## Selected excerpt
::::
Lab 9 - Thresholds | Remote Sensing Course

What You'll Learn

Understand the difference between continuous and categorical data
Apply threshold values to create binary (yes/no) classifications
Use Boolean operators (gt, lt, eq) for pixel-level tests
Create multi-class classifications using .where()
Reassign class values using .remap()

Building On Previous Learning

This lab directly extends Lab 8 where you calculated NDVI (a continuous index ranging from -1 to 1). Now you'll learn to convert that continuous data into categorical classes like "forest" vs "non-forest."

Why This Matters

Continuous data like NDVI is powerful for analysis, but many applications require categorical maps:

Land cover mapping: Converting NDVI into "vegetated" vs "non-vegetated"
Water detection: Thresholding NDWI to identify water bodies
Urban extraction: Using NDBI thresholds to map built-up areas
Burn severity: Classifying NBR into severity categories
Area calculation: You can only calculate the area of categorical classes

Thresholding is a simple but powerful form of image classification.
::::
[Some items]

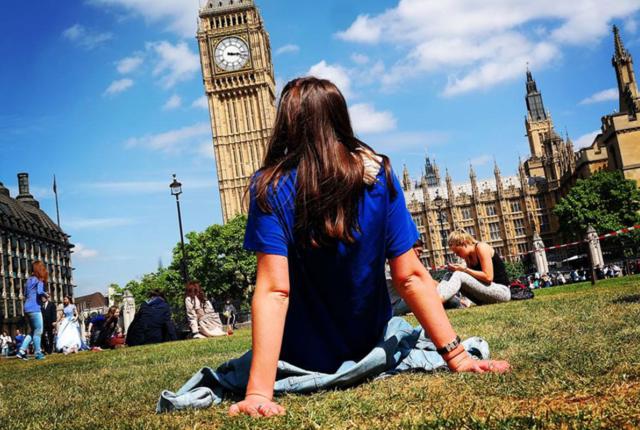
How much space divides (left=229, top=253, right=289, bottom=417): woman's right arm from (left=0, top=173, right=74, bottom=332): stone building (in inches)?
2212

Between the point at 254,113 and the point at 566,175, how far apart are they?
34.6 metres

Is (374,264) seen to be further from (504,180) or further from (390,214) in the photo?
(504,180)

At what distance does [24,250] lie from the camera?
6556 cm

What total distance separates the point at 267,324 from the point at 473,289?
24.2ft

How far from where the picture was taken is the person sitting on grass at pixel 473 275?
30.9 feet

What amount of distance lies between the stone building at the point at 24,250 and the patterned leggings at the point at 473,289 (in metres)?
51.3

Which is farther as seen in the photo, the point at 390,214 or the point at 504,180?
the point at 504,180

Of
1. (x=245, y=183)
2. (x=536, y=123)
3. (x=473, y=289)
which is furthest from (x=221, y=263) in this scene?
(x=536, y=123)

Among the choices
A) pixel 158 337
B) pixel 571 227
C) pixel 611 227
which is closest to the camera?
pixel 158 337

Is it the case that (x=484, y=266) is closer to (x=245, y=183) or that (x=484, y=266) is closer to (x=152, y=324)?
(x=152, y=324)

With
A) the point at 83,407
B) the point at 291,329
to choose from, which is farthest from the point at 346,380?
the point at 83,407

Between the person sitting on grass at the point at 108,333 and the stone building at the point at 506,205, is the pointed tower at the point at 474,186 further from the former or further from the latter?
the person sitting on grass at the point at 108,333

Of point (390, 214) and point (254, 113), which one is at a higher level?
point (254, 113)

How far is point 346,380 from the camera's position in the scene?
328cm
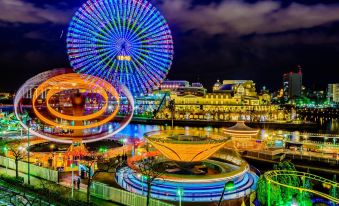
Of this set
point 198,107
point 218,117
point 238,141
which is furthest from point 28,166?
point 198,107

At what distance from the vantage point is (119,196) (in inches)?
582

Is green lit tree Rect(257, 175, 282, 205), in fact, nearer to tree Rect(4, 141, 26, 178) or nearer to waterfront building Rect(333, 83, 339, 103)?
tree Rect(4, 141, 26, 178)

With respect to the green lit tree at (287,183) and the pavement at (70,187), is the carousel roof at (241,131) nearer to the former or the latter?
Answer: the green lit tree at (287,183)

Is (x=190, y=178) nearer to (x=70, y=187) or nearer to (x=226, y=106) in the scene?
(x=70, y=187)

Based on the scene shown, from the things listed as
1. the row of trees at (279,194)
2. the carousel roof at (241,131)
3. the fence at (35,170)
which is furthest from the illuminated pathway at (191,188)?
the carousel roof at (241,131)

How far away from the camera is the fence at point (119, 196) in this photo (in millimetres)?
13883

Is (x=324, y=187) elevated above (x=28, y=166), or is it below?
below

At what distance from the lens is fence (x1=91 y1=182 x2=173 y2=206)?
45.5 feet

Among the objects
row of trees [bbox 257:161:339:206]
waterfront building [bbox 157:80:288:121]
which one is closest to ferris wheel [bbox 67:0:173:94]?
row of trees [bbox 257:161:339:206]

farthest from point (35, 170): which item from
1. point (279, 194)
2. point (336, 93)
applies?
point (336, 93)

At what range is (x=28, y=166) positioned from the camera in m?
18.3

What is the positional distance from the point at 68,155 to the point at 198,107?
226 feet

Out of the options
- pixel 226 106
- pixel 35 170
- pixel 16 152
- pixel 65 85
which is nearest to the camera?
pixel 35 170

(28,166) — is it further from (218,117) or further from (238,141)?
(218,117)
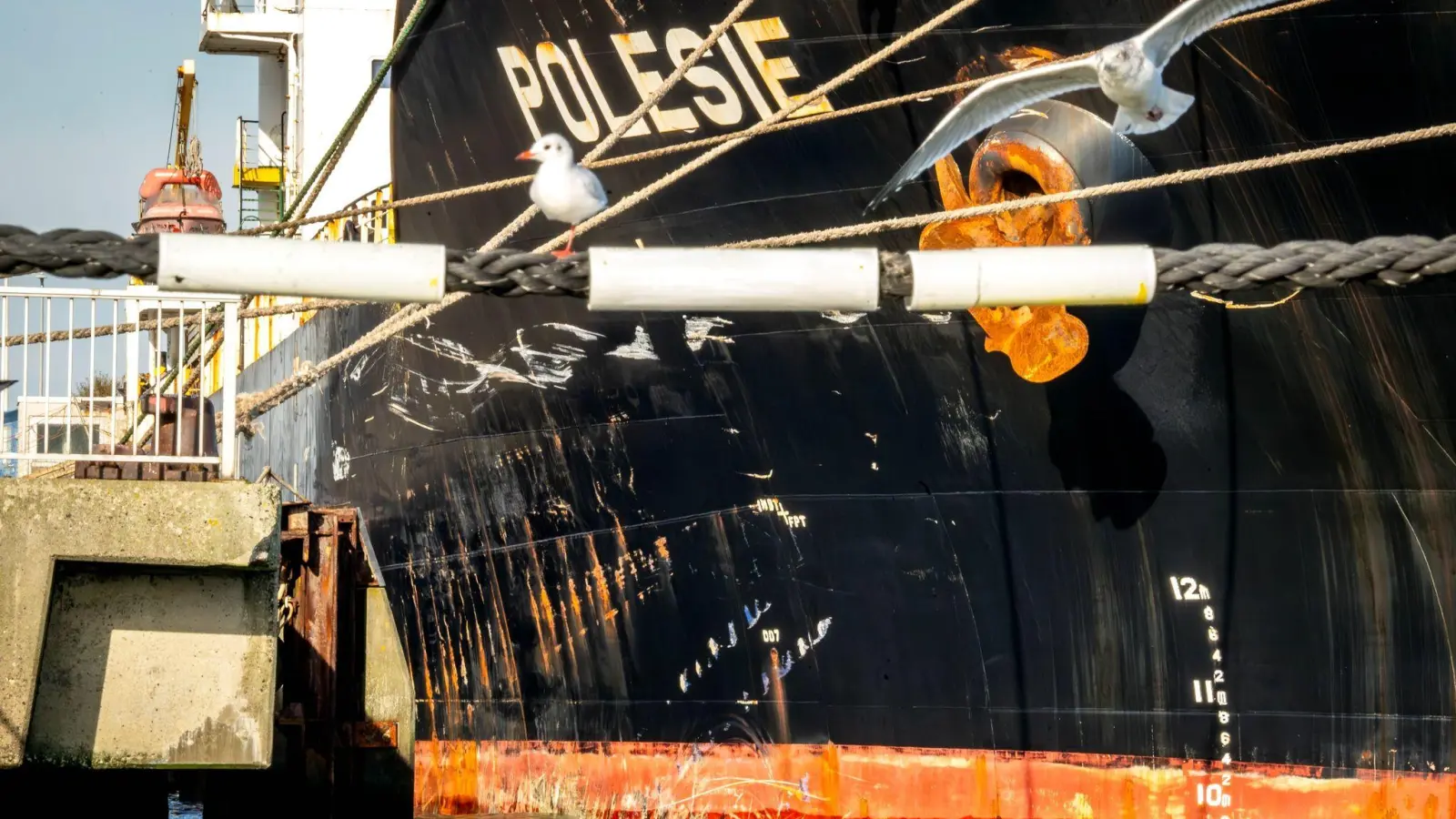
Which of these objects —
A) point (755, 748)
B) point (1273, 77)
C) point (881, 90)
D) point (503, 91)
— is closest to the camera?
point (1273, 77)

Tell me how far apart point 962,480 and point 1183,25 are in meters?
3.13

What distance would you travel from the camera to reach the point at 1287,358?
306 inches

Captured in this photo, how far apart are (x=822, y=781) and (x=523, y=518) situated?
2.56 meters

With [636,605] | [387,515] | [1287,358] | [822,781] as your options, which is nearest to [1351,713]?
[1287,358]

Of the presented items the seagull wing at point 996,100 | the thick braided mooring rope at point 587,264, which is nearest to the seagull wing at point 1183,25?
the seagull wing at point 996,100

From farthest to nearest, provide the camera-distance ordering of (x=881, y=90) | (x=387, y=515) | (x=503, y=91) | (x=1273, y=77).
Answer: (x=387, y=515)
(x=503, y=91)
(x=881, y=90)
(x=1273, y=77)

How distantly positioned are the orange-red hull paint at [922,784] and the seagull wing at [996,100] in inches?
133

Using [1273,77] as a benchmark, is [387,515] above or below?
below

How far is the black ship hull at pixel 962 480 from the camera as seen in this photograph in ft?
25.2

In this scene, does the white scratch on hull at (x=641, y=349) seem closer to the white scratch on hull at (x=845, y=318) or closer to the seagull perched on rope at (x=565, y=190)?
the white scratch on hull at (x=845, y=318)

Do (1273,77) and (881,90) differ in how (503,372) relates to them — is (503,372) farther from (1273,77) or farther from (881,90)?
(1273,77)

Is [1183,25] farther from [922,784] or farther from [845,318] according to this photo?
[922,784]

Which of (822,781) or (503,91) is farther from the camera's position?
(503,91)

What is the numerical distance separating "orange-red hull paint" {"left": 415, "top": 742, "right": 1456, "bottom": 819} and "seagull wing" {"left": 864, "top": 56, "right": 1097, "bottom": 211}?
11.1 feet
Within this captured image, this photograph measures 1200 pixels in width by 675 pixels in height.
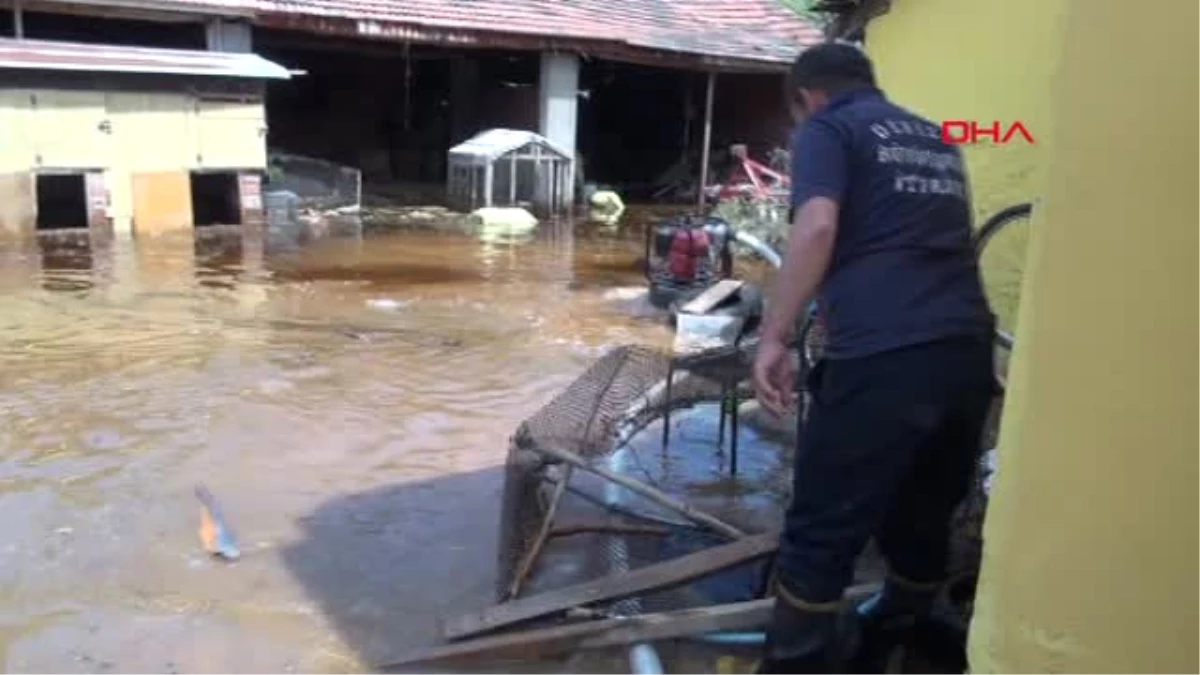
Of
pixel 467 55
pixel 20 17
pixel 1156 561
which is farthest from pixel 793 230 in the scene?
::::
## Things to do
1 > Answer these questions from the thresholds lab page.
(a) Which method is used to reassign class values?
(b) What range does NDVI span, according to the lab?
(c) Which index is thresholded to identify water bodies?
2 > Reproduce word for word the passage of the thresholds lab page that begins at the words "Understand the difference" and ends after the words "classifications using .where()".
The items are separate material, unrelated to the thresholds lab page.

## Per-task outputs
1 >
(a) .remap()
(b) From -1 to 1
(c) NDWI

2 >
Understand the difference between continuous and categorical data
Apply threshold values to create binary (yes/no) classifications
Use Boolean operators (gt, lt, eq) for pixel-level tests
Create multi-class classifications using .where()